Let's create a simple monorepo setup that has a NestJS project and NextJS project with shared linting, type-checking, formatting, and caching capabilities.

1. Setup yarn workspaces

Create a folder and open it with VSCode.

mkdir next-nest-monorepo

code next-nest-monorepo // Needs code command to be installed in path in vscode. Or manually open the folder.

yarn init -y

mkdir apps libs // Create folders for apps and libs

Update the package.json of the newly created nodejs project with the below.

{
"name": "next-nest-monorepo",
"version": "1.0.0",
"license": "MIT",
"private": "true",
"workspaces": {
"packages": [
"apps/*",
"libs/*"
]
}
}
  • "private": "true"indicates that the monorepo is private, and it won't be published to a public registry like npm.
  • "workspaces": {"packages": ["apps/*", “libs/*”]} specifies the location of the packages in the monorepo. Here, the "apps/*" pattern indicates that all packages in the apps directory should be included as workspaces. Workspaces are a Yarn feature that allows you to manage multiple packages in a single repository.

Git

Initialize and do the first commit.

git init

// Create a .gitignore
echo "node_modules \nbuild \ndist \n.next \n.env" >> .gitignore

git add .
git commit -m 'initial commit'

Create projects in “apps/*”

Create an apps directory and create NextJS and NestJS applications inside it.

// Create apps directory.
mkdir apps
cd apps

// Next
yarn create next-app web --ts

// Nest
npx nest new api --package-manager=yarn

Some fixes

Now we have a yarn workspace setup with both our backend and frontend projects inside it. I had to address a few problems.

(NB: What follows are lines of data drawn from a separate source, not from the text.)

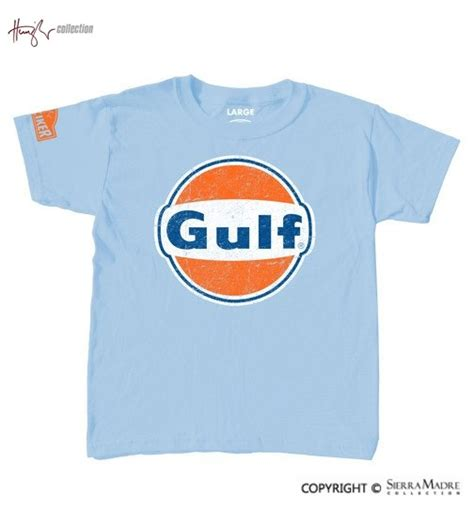 gulf racing logo porsche parts gulf racing logo youth t shirt by nicolas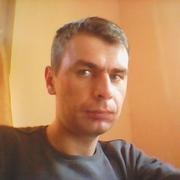 валентин, 27, г.Киев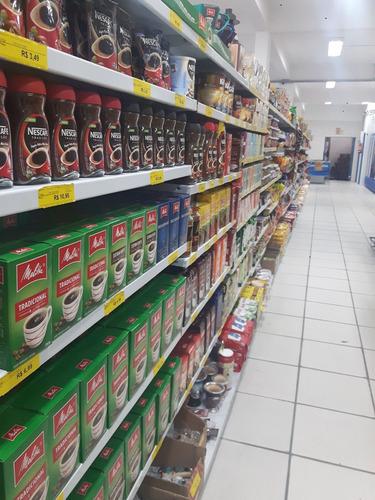 vendo supermercado em bombinhas sc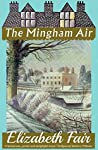 The Mingham Air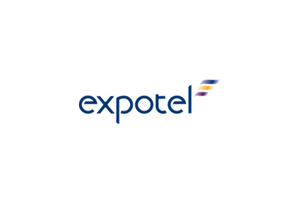 Expotel wins new business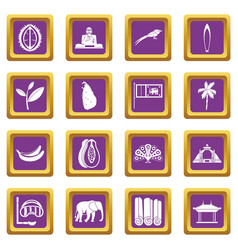 sri lanka travel icons set purple vector image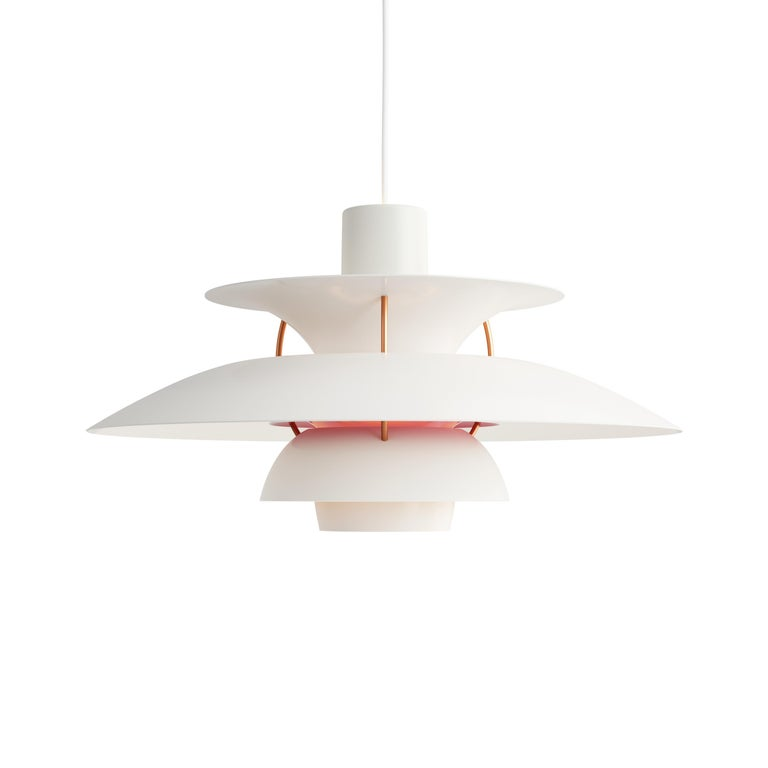 For Sale: White (white modern.jpg) Louis Poulsen PH 5 Pendant Light by Poul Henningsen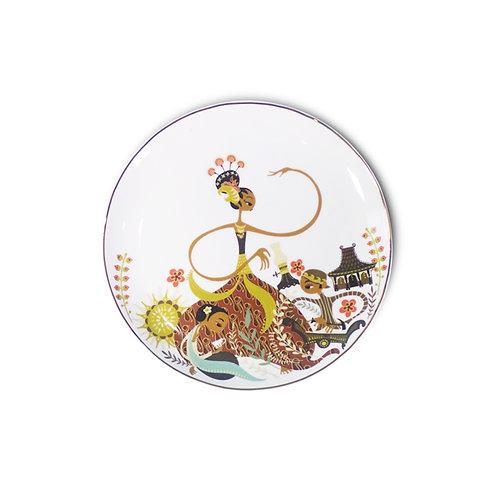 Sriwedari Small Plate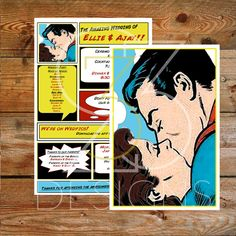 Superhero Wedding BRUNETTE Custom Superman Wedding Digital Invitation  Printable By Studio333Designs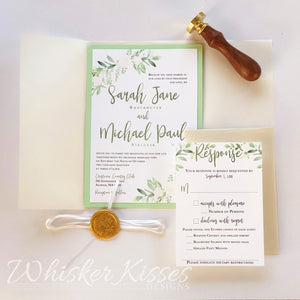 Vellum Wedding Invitations and RSVP Suite - Deposit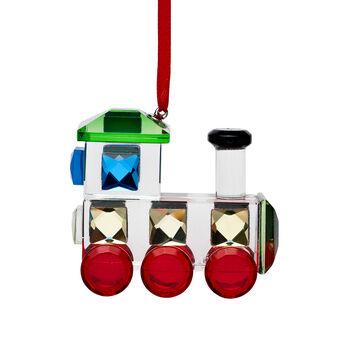 Crystal House Crystal Train Ornament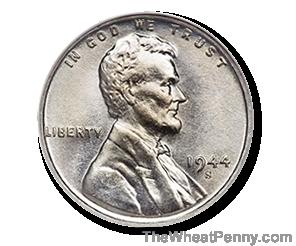 1944 Steel Penny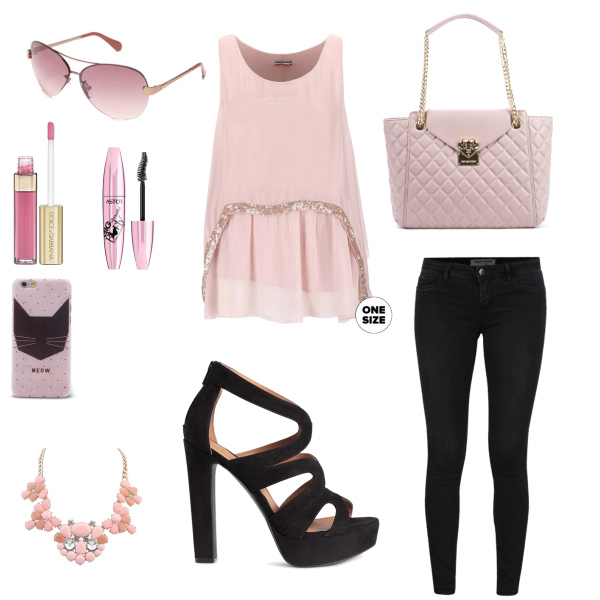 Outfit in summer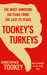 Tookey's Turkeys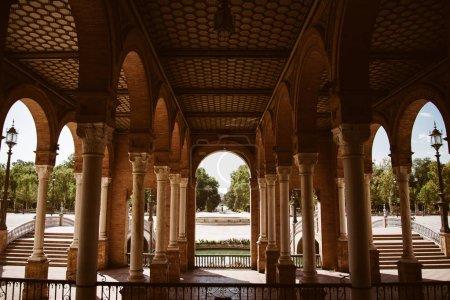 Seville Plaza de Espana in Andalusia Spain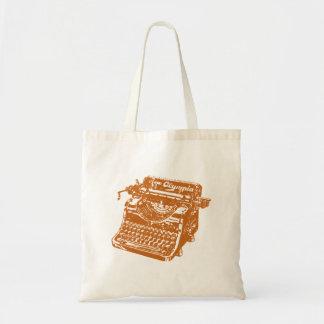 Vintage Brown Typewriter Budget Tote Bag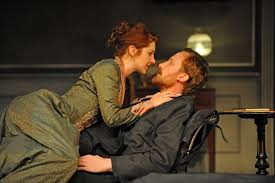 hilary scott writes review of hedda gabler royal derngate until saturday 29 2012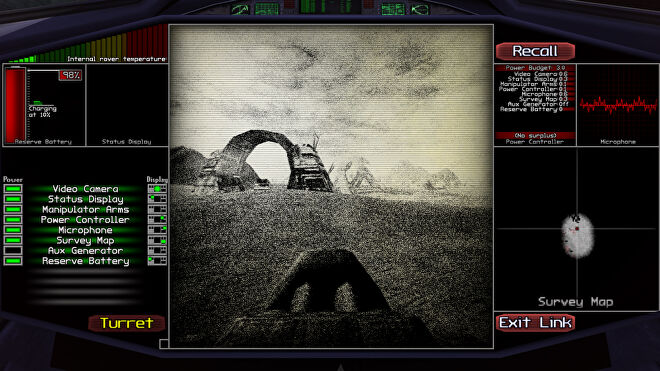 A view of the planet in Scavenger SV-4, as seen through the grainy screen of a mining car on the surface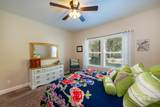 5173 W River Springs St - Photo 24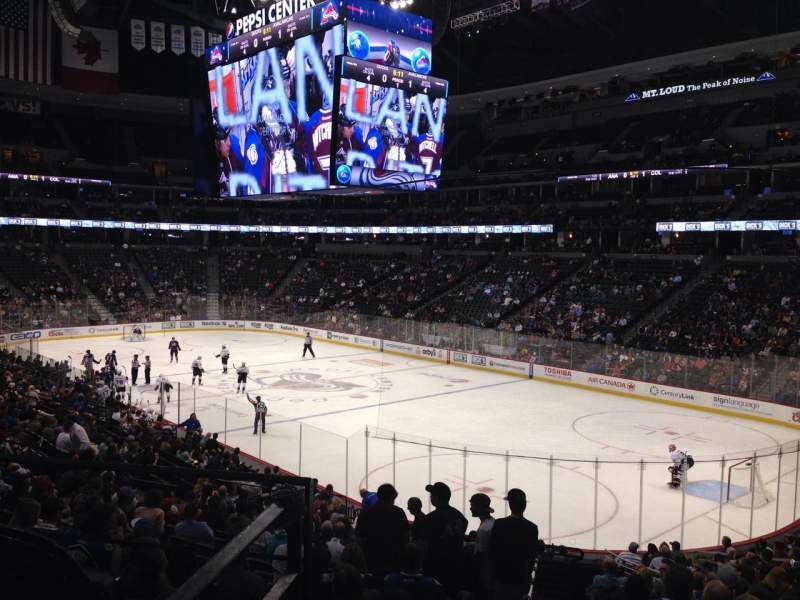 Seating view for Pepsi Center Section 142 Row 20 Seat 1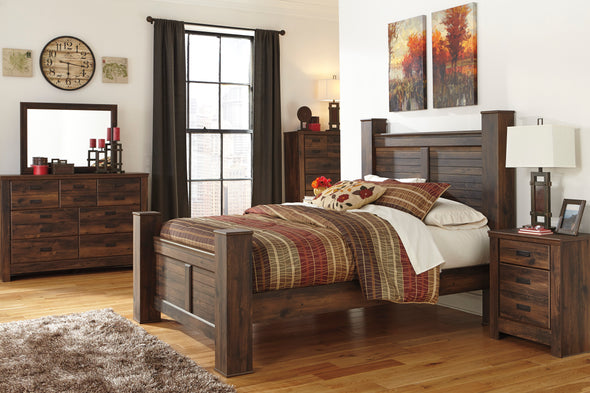 Quinden Dark Brown Poster Bedroom Set - Luna Furniture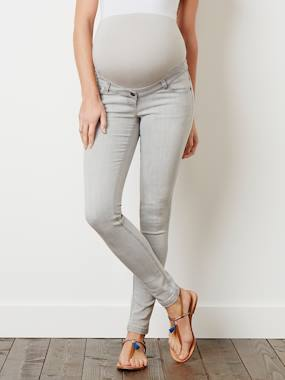 New collection-Maternity-Regular Maternity Skinny Jeans - Inside Leg 30""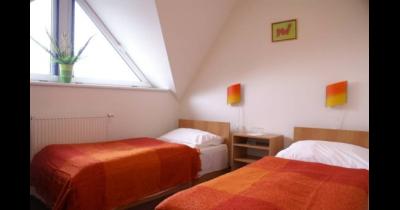 Hotel Pratol: Při cestě do středních Čech využijte ubytování na strategickém místě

If you face issues working with nestjs in a monorepo, you may need to avoid adding nestjs dependencies to the root node_modules. You can update the workspaces in the package.json as below.

"workspaces": {
"packages": [
"apps/*"
],
"nohoist": [
"**/@nestjs",
"**/@nestjs/**"
]
}

“nohoist” enables workspaces to consume 3rd-party libraries not yet compatible with its hoisting scheme. The idea is to disable the selected modules from being hoisted to the project root. They were placed in the actual (child) project instead, just like in a standalone, non-workspaces, project.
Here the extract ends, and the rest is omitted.